During the first year I struggled with all the horrible things that had happened (ex had ow with whom he humilliated me over and over). I realized that each time I went to the past and tried to see who's fault was whom, each time I remembered the horrible pain he caused me it was like me putting my hand inside a basket full of broken glass... me attempting to put together the piece of glass, a useless task which only left me with a bleeding arm and lots of hurt, I gained nothing by doing it.
Same thing, force your brain to stay with positive thoughts and unhinged yourself from her toxicity... you asked for forgiveness, God had forgiven you, and that is that.
Be not afraid...I will repay you for the years the locusts have eaten Joel2
30something 2kids survivor of S, MLC, A, D I have peace in my heart, at last.
After she left, she continued to move on...while i continued to hold on. I held on throughout an 8 month separation, a very nasty 13 month divorce, and then for a year after the divorce. I now am committed to putting my time and energy into investing in my own personal growth instead of investing in a relationship that has ended. There is no return on the investment in the relationship's emotional corpse. In contrast, the greatest possible return comes from investment in me.
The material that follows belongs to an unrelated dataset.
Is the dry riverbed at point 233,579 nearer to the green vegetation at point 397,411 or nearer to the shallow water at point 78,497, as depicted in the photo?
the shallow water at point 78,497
And letting go is the key to my growth and development. I want to do this.
"Always go straight forward, and if you meet the devil, cut him in two and go between the pieces." - William Sturgis, clipper ship captain, 1830's.
The rejection and betrayal are still painful. I still loved her because I gave my heart to her and committed myself to her. I took vows to love her until death. Unfortunately, she didn't keep her end of the contract. She broke it. Her being involved in a committed relationship now with this guy that she worked with over 10 years ago while we were raising our kids hits me with a whole new realization of the finality of the situation. I must let go of the painful past. I must stand in the present and face toward the future.
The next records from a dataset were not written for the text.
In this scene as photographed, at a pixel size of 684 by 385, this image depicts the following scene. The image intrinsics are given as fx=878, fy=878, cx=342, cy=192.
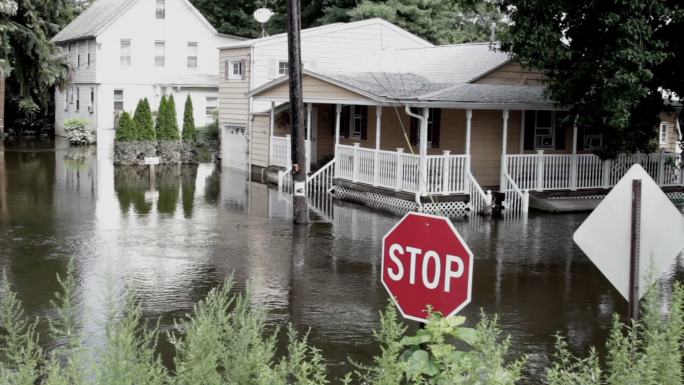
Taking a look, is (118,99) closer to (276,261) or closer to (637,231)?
(276,261)

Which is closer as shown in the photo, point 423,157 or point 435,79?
point 423,157

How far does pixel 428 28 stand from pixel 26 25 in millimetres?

"Always go straight forward, and if you meet the devil, cut him in two and go between the pieces." - William Sturgis, clipper ship captain, 1830's.
It is sad that she can't let go despite having "moving on". Some people just hold grudges and there is nothing you can do but hand them over to God and pray they forgive as God has forgiven *them* as well.
As long as it's all my fault, then none of it is her fault...even her infidelities during our marriage! Jesus Himself couldn't tell her that she did anything wrong!
It was a big step to get to where I truly forgave myself for the things I had done wrong...took me 3 years to get there. But I was able to finally do it and mean it! Now I'm strugging with 'letting go' of my painful past. I'm working hard to 'get there' like I did with my own forgiveness. I so want to let go of it, and move on to a better things. I do feel bad about my wrongdoings...but she doesn't feel bad about anything she's done. I'm simply tired of hurting.
"Always go straight forward, and if you meet the devil, cut him in two and go between the pieces." - William Sturgis, clipper ship captain, 1830's.
Thanks for your guidance. I know you are preparing me for the worst time in my life. I just hope I do not become angry bitter and vindictive through this process. It is easier to be those things than taking the high road. I will do my best.
M 53 D 20 Separated 6/22/11 moved out 10/24 Together 26 yrs Married 16 W Filed for D 7/21/11 Served 9/6/11 D final 8/28/12
“Failure is not fatal, but failure to change might be.”